§ **Instructions to follow**:
Count the lines of the records below that contain the word "with". Give only the number.
******************************
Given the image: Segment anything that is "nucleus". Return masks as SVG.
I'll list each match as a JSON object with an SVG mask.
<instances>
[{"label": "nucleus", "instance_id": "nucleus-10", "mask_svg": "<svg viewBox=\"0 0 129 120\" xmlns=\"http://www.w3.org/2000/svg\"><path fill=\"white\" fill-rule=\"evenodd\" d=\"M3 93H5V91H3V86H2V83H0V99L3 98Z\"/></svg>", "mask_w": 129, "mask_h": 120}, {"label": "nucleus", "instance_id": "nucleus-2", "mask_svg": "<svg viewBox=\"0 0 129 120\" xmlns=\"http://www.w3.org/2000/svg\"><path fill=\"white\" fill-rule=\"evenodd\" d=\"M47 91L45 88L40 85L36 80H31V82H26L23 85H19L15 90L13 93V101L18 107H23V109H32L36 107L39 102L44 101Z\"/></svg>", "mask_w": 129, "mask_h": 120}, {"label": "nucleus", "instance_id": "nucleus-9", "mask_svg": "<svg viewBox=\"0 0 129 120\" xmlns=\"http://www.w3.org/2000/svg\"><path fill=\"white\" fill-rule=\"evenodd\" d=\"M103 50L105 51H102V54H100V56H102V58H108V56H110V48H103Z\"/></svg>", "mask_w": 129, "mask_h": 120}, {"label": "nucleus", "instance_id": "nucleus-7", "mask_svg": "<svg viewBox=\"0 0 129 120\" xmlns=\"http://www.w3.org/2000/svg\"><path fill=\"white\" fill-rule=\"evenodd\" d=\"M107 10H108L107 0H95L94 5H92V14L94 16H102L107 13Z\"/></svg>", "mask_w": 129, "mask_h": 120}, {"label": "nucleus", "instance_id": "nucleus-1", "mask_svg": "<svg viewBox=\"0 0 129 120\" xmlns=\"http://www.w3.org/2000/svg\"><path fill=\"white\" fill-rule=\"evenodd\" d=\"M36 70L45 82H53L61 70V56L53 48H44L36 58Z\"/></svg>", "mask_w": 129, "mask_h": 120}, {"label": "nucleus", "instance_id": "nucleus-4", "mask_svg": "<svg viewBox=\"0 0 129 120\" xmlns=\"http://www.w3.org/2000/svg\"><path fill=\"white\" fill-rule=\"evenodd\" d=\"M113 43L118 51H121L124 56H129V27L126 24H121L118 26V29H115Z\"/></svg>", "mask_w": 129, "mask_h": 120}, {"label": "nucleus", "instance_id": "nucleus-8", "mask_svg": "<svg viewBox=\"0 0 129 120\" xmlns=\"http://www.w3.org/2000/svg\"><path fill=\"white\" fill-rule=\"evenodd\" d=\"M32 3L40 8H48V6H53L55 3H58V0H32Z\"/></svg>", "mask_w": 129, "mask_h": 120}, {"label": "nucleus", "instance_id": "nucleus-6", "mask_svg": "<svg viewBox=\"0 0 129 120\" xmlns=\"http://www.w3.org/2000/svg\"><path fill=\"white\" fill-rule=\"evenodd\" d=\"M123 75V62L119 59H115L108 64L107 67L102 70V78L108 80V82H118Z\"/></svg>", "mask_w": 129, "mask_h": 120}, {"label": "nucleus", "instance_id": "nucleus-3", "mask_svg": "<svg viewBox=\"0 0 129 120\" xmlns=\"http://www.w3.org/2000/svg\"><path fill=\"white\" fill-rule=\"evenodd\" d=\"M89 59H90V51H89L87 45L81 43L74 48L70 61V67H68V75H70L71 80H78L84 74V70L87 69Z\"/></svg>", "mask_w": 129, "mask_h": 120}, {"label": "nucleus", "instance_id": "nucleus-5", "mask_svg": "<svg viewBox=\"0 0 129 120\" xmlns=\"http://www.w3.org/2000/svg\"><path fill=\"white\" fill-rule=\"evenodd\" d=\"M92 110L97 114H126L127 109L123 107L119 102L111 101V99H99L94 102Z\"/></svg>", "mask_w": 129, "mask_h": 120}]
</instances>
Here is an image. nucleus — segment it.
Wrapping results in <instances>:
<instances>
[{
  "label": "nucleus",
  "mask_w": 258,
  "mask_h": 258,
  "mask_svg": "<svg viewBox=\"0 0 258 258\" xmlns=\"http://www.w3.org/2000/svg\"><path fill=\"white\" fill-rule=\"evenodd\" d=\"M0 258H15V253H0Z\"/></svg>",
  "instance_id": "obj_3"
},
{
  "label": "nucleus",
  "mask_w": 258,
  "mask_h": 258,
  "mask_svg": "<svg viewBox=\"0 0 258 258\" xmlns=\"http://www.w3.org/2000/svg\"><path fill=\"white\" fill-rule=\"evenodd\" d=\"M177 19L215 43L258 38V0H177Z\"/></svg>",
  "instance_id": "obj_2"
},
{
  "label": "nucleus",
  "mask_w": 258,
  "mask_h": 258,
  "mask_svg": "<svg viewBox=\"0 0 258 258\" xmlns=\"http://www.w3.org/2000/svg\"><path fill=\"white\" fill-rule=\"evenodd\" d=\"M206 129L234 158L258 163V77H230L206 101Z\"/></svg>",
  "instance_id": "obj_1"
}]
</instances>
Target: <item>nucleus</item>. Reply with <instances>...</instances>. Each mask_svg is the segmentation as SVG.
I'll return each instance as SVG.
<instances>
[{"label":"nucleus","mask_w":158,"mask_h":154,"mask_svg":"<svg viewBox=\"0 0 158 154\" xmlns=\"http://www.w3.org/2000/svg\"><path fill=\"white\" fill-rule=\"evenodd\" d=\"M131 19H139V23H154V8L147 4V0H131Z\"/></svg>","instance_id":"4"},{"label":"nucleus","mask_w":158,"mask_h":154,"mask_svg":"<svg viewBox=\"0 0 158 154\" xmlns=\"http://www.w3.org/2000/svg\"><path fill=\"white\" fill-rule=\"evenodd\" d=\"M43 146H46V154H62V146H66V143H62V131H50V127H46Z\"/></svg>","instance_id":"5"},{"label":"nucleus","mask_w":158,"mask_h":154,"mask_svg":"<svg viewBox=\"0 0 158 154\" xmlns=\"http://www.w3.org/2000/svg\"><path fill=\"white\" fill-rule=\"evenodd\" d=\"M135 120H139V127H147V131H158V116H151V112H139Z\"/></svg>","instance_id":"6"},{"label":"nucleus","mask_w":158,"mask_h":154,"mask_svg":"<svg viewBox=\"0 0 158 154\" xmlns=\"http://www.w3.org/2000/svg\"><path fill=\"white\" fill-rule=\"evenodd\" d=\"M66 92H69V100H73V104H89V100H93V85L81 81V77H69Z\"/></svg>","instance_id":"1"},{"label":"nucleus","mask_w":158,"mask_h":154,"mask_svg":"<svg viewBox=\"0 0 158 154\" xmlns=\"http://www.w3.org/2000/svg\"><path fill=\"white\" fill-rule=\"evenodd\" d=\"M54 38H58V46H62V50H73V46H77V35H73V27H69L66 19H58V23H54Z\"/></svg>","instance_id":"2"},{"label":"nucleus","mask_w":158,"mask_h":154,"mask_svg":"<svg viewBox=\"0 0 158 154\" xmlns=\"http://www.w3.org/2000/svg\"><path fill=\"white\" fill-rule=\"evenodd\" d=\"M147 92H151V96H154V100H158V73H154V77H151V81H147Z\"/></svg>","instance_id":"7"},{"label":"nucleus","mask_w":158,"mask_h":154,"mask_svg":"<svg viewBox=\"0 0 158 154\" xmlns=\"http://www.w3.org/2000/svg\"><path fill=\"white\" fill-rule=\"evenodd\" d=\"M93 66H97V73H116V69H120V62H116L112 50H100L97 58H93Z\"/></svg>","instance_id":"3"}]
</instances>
******************************
§ **Worked answer**:
2